From March 2011 to March 2012, Wisconsin lost 23,900 jobs. That was the largest decrease in percentage terms in the country.
Those job losses came from both the public and private sector, but the public sector job losses (17,800) were larger than the private-sector job losses (6,100).
We all have relatives and friends that live across the nation, and if you are like me, you feel slightly embarrassed when Wisconsin does not live up to our ideals. Over the past 15 months there have been too many headlines that make me aware over and over that we are very far from the path we all deserve to be on.
Many can point fingers in this or that direction and claim to know exactly why the negative news is being made. But that is a far cry from taking steps to remedy the problem.
What is needed in this state is a political climate that allows for compromise aimed at taking steps that moves our people forward, as opposed to partisan power plays that are designed to increase a person’s name ID, or a political party’s chances in the next election.
There is no reason that our state politicians did not find the resolve to have both a venture capital bill, and the mining issue land on Governor Walker’s desk. If there had been better relations from the East Wing, and less partisan sniping from the two parties this state could have had two very important issues resolved. Two issues that would have made a positive difference for the state’s economy in the years to come. Issues that would in time impact job creation.

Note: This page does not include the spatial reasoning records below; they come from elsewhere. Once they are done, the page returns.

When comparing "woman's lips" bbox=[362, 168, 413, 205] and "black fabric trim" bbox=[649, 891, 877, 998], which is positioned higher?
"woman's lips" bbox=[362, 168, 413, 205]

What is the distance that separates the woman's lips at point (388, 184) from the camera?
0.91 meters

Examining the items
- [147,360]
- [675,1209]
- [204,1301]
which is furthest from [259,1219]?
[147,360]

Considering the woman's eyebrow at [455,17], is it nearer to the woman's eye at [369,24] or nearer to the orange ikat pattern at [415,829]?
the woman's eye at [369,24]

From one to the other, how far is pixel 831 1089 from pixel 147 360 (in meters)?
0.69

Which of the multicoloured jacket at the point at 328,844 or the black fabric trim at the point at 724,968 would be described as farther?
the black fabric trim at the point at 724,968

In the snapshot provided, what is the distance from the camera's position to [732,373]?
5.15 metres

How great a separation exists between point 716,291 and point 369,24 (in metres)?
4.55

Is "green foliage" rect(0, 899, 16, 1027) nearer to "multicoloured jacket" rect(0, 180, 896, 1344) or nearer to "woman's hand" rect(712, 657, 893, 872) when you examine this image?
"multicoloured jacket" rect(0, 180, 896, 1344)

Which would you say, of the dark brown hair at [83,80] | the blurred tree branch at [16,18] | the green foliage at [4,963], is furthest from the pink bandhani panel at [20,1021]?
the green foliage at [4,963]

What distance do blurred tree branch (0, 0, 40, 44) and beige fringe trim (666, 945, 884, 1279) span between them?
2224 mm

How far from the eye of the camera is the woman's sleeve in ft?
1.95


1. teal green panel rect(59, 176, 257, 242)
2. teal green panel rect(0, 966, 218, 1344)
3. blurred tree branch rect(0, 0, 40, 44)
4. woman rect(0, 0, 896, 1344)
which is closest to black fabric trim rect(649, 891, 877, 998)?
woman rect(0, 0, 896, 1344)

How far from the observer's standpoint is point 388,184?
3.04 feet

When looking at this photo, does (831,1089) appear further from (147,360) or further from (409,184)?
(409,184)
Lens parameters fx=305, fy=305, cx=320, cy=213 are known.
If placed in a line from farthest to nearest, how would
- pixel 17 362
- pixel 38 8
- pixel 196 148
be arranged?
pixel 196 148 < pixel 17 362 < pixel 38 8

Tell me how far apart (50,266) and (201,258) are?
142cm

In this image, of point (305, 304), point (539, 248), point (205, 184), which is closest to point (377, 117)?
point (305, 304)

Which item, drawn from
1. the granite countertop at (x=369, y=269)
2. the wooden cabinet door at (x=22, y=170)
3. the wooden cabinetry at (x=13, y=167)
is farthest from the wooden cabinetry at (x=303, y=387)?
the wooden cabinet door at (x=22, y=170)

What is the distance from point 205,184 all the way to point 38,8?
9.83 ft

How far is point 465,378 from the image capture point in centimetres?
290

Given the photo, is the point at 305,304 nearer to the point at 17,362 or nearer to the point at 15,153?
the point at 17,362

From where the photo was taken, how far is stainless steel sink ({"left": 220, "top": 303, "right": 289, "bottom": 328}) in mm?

There is a serious shortage of good will when it comes to our state politics, and one result of that is the absence of meaningful and strong bipartisan legislation aimed at job creation. From the lack of unity in the statehouse on how to deliver economic policies that works for the citizenry comes headlines.
It is time to turn this state around and make sure that the people are again heard under the dome, and that their needs are met. It is time the politicians we elect and pay for start acting like adults.